2017-10-05 / Front Page

Dr. Derden will be guest speaker at History in the Park tonight at 7

DR. JOHN K. DERDEN DR. JOHN K. DERDEN Historian Dr. John K. Derden will speak on Camp Lawton – the largest military prison operated by the Confederacy – at the October edition of the Lincoln County His­torical Society’s “History in the Park” lecture series on Thursday, October 5, beginning at 7 p.m.

Camp Lawton’s size, which spanned 42 acres, dwarfed An­dersonville (Camp Sumter), the best-known Confederate prison. Located five miles north of Millen Junction, it was for a brief time the headquarters of Confederate military prisons east of the Mis­sissippi.

The story of Camp Lawton il­lustrates in microcosm virtually every POW issue that arose dur­ing the war. Of the soldiers who enlisted in the Civil War, one in seven became a POW, and one in seven of those died in the prisons. Camp Lawton was little known until 2010, when archaeological investigation revealed numer­ous artifacts left in situ, and Dr. Derden’s 2012 book on Camp Lawton further broadcasts its history.

Derden earned his PhD in his­tory from the University of Geor­gia and was a member of the initial faculty cadre when East Georgia State College, then Emanuel County Junior College, opened in the fall of 1973.

Initially appointed as an instruc­tor in history, he has held the ranks of assistant, associate, and professor of history. He chaired the social science division for many years, and from 1999-2000 he also served as interim vice president for academic affairs. His institutional service has been extensive, ranging from teaching to committee work, grant writing to continuing education involve­ment, and leadership in the Post- Secondary Readiness Enrichment Program.

He retired from full-time service in July 2004, but has continued to work at the college on a part-time basis. Currently, Derden is Profes­sor Emeritus of History; chairs the Vision Series; is responsible for Heritage Center development; and teaches history.

For the academic year 2006- 2007, he served as interim chair of the humanities division at the college. He has taught for Geor­gia Regents University in a study abroad program in Greece and during Fall Semester 201l taught a graduate course for the history department at Georgia Southern University, of which he is an af­filiate member of the graduate faculty.

His most recent professional ac­complishment is the publication of “The World’s Largest Prison: The Story of Camp Lawton.”

Dr. Derden has been active in the community, serving as president of the Emanuel County Historic Preservation Society; a member of the board of grantors of the Mill Creek Foundation; a member of the Exchange Club; a founding member of the Emanuel Arts Center; and in numerous capacities at Swainsboro First United Methodist Church.

On the state level, he served a term on the Georgia National Register Review Board and was elected to three terms as the trea­surer of the Georgia Association of Historians.

He currently serves on the mark­er review board for Georgia Civil War Heritage Trails, Inc., which was responsible for the two his­torical markers recently installed in northern Lincoln County.

In a collaborative effort with Georgia Southern University, Dr.
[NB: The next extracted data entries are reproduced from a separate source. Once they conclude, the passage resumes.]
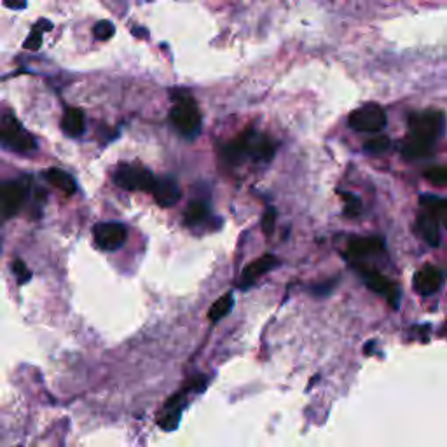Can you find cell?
<instances>
[{
	"instance_id": "obj_1",
	"label": "cell",
	"mask_w": 447,
	"mask_h": 447,
	"mask_svg": "<svg viewBox=\"0 0 447 447\" xmlns=\"http://www.w3.org/2000/svg\"><path fill=\"white\" fill-rule=\"evenodd\" d=\"M170 119L177 132L185 139H194L201 132V115L191 97L178 98L171 108Z\"/></svg>"
},
{
	"instance_id": "obj_2",
	"label": "cell",
	"mask_w": 447,
	"mask_h": 447,
	"mask_svg": "<svg viewBox=\"0 0 447 447\" xmlns=\"http://www.w3.org/2000/svg\"><path fill=\"white\" fill-rule=\"evenodd\" d=\"M0 143L16 152H30L37 147L35 139L14 115H0Z\"/></svg>"
},
{
	"instance_id": "obj_3",
	"label": "cell",
	"mask_w": 447,
	"mask_h": 447,
	"mask_svg": "<svg viewBox=\"0 0 447 447\" xmlns=\"http://www.w3.org/2000/svg\"><path fill=\"white\" fill-rule=\"evenodd\" d=\"M444 114L439 111H425L411 115V136L434 143L437 136L444 132Z\"/></svg>"
},
{
	"instance_id": "obj_4",
	"label": "cell",
	"mask_w": 447,
	"mask_h": 447,
	"mask_svg": "<svg viewBox=\"0 0 447 447\" xmlns=\"http://www.w3.org/2000/svg\"><path fill=\"white\" fill-rule=\"evenodd\" d=\"M115 185L126 191H152L154 175L147 168L133 166V164H121L112 175Z\"/></svg>"
},
{
	"instance_id": "obj_5",
	"label": "cell",
	"mask_w": 447,
	"mask_h": 447,
	"mask_svg": "<svg viewBox=\"0 0 447 447\" xmlns=\"http://www.w3.org/2000/svg\"><path fill=\"white\" fill-rule=\"evenodd\" d=\"M350 126L355 132L360 133L381 132L386 126V112L383 111V107L376 104L364 105V107L351 112Z\"/></svg>"
},
{
	"instance_id": "obj_6",
	"label": "cell",
	"mask_w": 447,
	"mask_h": 447,
	"mask_svg": "<svg viewBox=\"0 0 447 447\" xmlns=\"http://www.w3.org/2000/svg\"><path fill=\"white\" fill-rule=\"evenodd\" d=\"M93 234L98 248L111 252V250H118L125 245L126 238H128V229L125 224L104 222L94 225Z\"/></svg>"
},
{
	"instance_id": "obj_7",
	"label": "cell",
	"mask_w": 447,
	"mask_h": 447,
	"mask_svg": "<svg viewBox=\"0 0 447 447\" xmlns=\"http://www.w3.org/2000/svg\"><path fill=\"white\" fill-rule=\"evenodd\" d=\"M27 198V189L20 182H6L0 185V213L3 217H13L23 206Z\"/></svg>"
},
{
	"instance_id": "obj_8",
	"label": "cell",
	"mask_w": 447,
	"mask_h": 447,
	"mask_svg": "<svg viewBox=\"0 0 447 447\" xmlns=\"http://www.w3.org/2000/svg\"><path fill=\"white\" fill-rule=\"evenodd\" d=\"M446 273L441 267L435 266H425L414 274V287L420 294L423 295H432L442 287L444 283Z\"/></svg>"
},
{
	"instance_id": "obj_9",
	"label": "cell",
	"mask_w": 447,
	"mask_h": 447,
	"mask_svg": "<svg viewBox=\"0 0 447 447\" xmlns=\"http://www.w3.org/2000/svg\"><path fill=\"white\" fill-rule=\"evenodd\" d=\"M357 269L360 271L362 278H364L365 283H367V287L371 288V290L378 292V294L386 295V297L392 301V304L397 308V302H395L397 301V290L388 278L381 276L378 271L371 269V267H367V266H357Z\"/></svg>"
},
{
	"instance_id": "obj_10",
	"label": "cell",
	"mask_w": 447,
	"mask_h": 447,
	"mask_svg": "<svg viewBox=\"0 0 447 447\" xmlns=\"http://www.w3.org/2000/svg\"><path fill=\"white\" fill-rule=\"evenodd\" d=\"M276 266H278V260L274 255H264V257H260V259L253 260V262H250L248 266L243 269L241 280L238 281V287L239 288H248L250 285L253 283V281H257L260 276H264L266 273H269V271Z\"/></svg>"
},
{
	"instance_id": "obj_11",
	"label": "cell",
	"mask_w": 447,
	"mask_h": 447,
	"mask_svg": "<svg viewBox=\"0 0 447 447\" xmlns=\"http://www.w3.org/2000/svg\"><path fill=\"white\" fill-rule=\"evenodd\" d=\"M150 192L154 194V199L157 201V205L164 206V208L178 203V199L182 196L180 187H178V184L173 178H159V180H156Z\"/></svg>"
},
{
	"instance_id": "obj_12",
	"label": "cell",
	"mask_w": 447,
	"mask_h": 447,
	"mask_svg": "<svg viewBox=\"0 0 447 447\" xmlns=\"http://www.w3.org/2000/svg\"><path fill=\"white\" fill-rule=\"evenodd\" d=\"M62 129L65 135L80 136L86 129V119H84V112L80 108H66L62 119Z\"/></svg>"
},
{
	"instance_id": "obj_13",
	"label": "cell",
	"mask_w": 447,
	"mask_h": 447,
	"mask_svg": "<svg viewBox=\"0 0 447 447\" xmlns=\"http://www.w3.org/2000/svg\"><path fill=\"white\" fill-rule=\"evenodd\" d=\"M420 231L421 236L425 238V241L432 246H437L441 243V231H439V219L434 215V213L427 212L425 210L423 213L420 215Z\"/></svg>"
},
{
	"instance_id": "obj_14",
	"label": "cell",
	"mask_w": 447,
	"mask_h": 447,
	"mask_svg": "<svg viewBox=\"0 0 447 447\" xmlns=\"http://www.w3.org/2000/svg\"><path fill=\"white\" fill-rule=\"evenodd\" d=\"M348 245H350V252L355 257L372 255V253L383 250V241L379 238H351Z\"/></svg>"
},
{
	"instance_id": "obj_15",
	"label": "cell",
	"mask_w": 447,
	"mask_h": 447,
	"mask_svg": "<svg viewBox=\"0 0 447 447\" xmlns=\"http://www.w3.org/2000/svg\"><path fill=\"white\" fill-rule=\"evenodd\" d=\"M45 180L51 185H55L56 189L65 192V194H73L77 189L76 180L66 171L59 170V168H51V170L45 171Z\"/></svg>"
},
{
	"instance_id": "obj_16",
	"label": "cell",
	"mask_w": 447,
	"mask_h": 447,
	"mask_svg": "<svg viewBox=\"0 0 447 447\" xmlns=\"http://www.w3.org/2000/svg\"><path fill=\"white\" fill-rule=\"evenodd\" d=\"M432 146H434V143L425 142V140L416 139V136H411V139H407V142L404 143L402 154L407 159H420V157L428 156V154L432 152Z\"/></svg>"
},
{
	"instance_id": "obj_17",
	"label": "cell",
	"mask_w": 447,
	"mask_h": 447,
	"mask_svg": "<svg viewBox=\"0 0 447 447\" xmlns=\"http://www.w3.org/2000/svg\"><path fill=\"white\" fill-rule=\"evenodd\" d=\"M232 304H234V299H232V294L222 295V297L217 299V301L213 302L212 308H210L208 318L212 320V322H219V320H222L224 316L227 315L229 311H231Z\"/></svg>"
},
{
	"instance_id": "obj_18",
	"label": "cell",
	"mask_w": 447,
	"mask_h": 447,
	"mask_svg": "<svg viewBox=\"0 0 447 447\" xmlns=\"http://www.w3.org/2000/svg\"><path fill=\"white\" fill-rule=\"evenodd\" d=\"M208 219V205L205 201H192L185 212V220L191 225L201 224L203 220Z\"/></svg>"
},
{
	"instance_id": "obj_19",
	"label": "cell",
	"mask_w": 447,
	"mask_h": 447,
	"mask_svg": "<svg viewBox=\"0 0 447 447\" xmlns=\"http://www.w3.org/2000/svg\"><path fill=\"white\" fill-rule=\"evenodd\" d=\"M364 149L369 154H383L390 149V139L388 136H376V139L365 142Z\"/></svg>"
},
{
	"instance_id": "obj_20",
	"label": "cell",
	"mask_w": 447,
	"mask_h": 447,
	"mask_svg": "<svg viewBox=\"0 0 447 447\" xmlns=\"http://www.w3.org/2000/svg\"><path fill=\"white\" fill-rule=\"evenodd\" d=\"M93 34L98 41H108V38L115 34V28L111 21L104 20V21H98V23L94 24Z\"/></svg>"
},
{
	"instance_id": "obj_21",
	"label": "cell",
	"mask_w": 447,
	"mask_h": 447,
	"mask_svg": "<svg viewBox=\"0 0 447 447\" xmlns=\"http://www.w3.org/2000/svg\"><path fill=\"white\" fill-rule=\"evenodd\" d=\"M178 421H180V413H177V411H163V416L159 418V427L168 432L175 430Z\"/></svg>"
},
{
	"instance_id": "obj_22",
	"label": "cell",
	"mask_w": 447,
	"mask_h": 447,
	"mask_svg": "<svg viewBox=\"0 0 447 447\" xmlns=\"http://www.w3.org/2000/svg\"><path fill=\"white\" fill-rule=\"evenodd\" d=\"M425 177H427L434 185H446L447 184V168H444V166L430 168V170L425 171Z\"/></svg>"
},
{
	"instance_id": "obj_23",
	"label": "cell",
	"mask_w": 447,
	"mask_h": 447,
	"mask_svg": "<svg viewBox=\"0 0 447 447\" xmlns=\"http://www.w3.org/2000/svg\"><path fill=\"white\" fill-rule=\"evenodd\" d=\"M13 271H14V276L17 278V283H20V285L27 283V281L31 278L30 269H28V267L24 266L23 260H14V262H13Z\"/></svg>"
},
{
	"instance_id": "obj_24",
	"label": "cell",
	"mask_w": 447,
	"mask_h": 447,
	"mask_svg": "<svg viewBox=\"0 0 447 447\" xmlns=\"http://www.w3.org/2000/svg\"><path fill=\"white\" fill-rule=\"evenodd\" d=\"M343 198H344V201H346L348 215H358V213H360V208H362L360 199H358L357 196H353V194H346V192L343 194Z\"/></svg>"
},
{
	"instance_id": "obj_25",
	"label": "cell",
	"mask_w": 447,
	"mask_h": 447,
	"mask_svg": "<svg viewBox=\"0 0 447 447\" xmlns=\"http://www.w3.org/2000/svg\"><path fill=\"white\" fill-rule=\"evenodd\" d=\"M41 44H42L41 28H34V31H31V35L27 38V42H24V48L31 49V51H37V49L41 48Z\"/></svg>"
},
{
	"instance_id": "obj_26",
	"label": "cell",
	"mask_w": 447,
	"mask_h": 447,
	"mask_svg": "<svg viewBox=\"0 0 447 447\" xmlns=\"http://www.w3.org/2000/svg\"><path fill=\"white\" fill-rule=\"evenodd\" d=\"M274 220H276V212H274L273 208H269L262 217V231L266 232V234H271V232H273Z\"/></svg>"
},
{
	"instance_id": "obj_27",
	"label": "cell",
	"mask_w": 447,
	"mask_h": 447,
	"mask_svg": "<svg viewBox=\"0 0 447 447\" xmlns=\"http://www.w3.org/2000/svg\"><path fill=\"white\" fill-rule=\"evenodd\" d=\"M3 6L9 7V9L20 10L27 7V0H3Z\"/></svg>"
},
{
	"instance_id": "obj_28",
	"label": "cell",
	"mask_w": 447,
	"mask_h": 447,
	"mask_svg": "<svg viewBox=\"0 0 447 447\" xmlns=\"http://www.w3.org/2000/svg\"><path fill=\"white\" fill-rule=\"evenodd\" d=\"M330 288H332V283H329V281H327V283H323V285H318V287H315V294H318V295H325L327 292L330 290Z\"/></svg>"
},
{
	"instance_id": "obj_29",
	"label": "cell",
	"mask_w": 447,
	"mask_h": 447,
	"mask_svg": "<svg viewBox=\"0 0 447 447\" xmlns=\"http://www.w3.org/2000/svg\"><path fill=\"white\" fill-rule=\"evenodd\" d=\"M439 220H442V222H444V225L447 227V203H446V206H444V210H442L441 213H439V217H437Z\"/></svg>"
}]
</instances>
Derden also serves as the project historian for the archeological team that has been excavating the site of Camp Lawton, the Con­federate military prison located on the site of Magnolia Springs State Park.

He has also served as a histori­cal consultant for Oregon Public Broadcasting.

He is married to the former Carolyn Graves, and they have two children, Mark and Melanie, along with one grandson.

The Historical Park is located at 147 Lumber Street, and the Histo­ry in the Park lectures are held on the first Thursday of each month from March through November, with the exception of July.

Desserts, water, coffee, and tea will be served after the presen­tation, allowing plenty of time to speak individually with the speaker.

There is no admission fee, how­ever donations to the Historical Society will be accepted, as the Society is a 501(c)3 non-profit organization.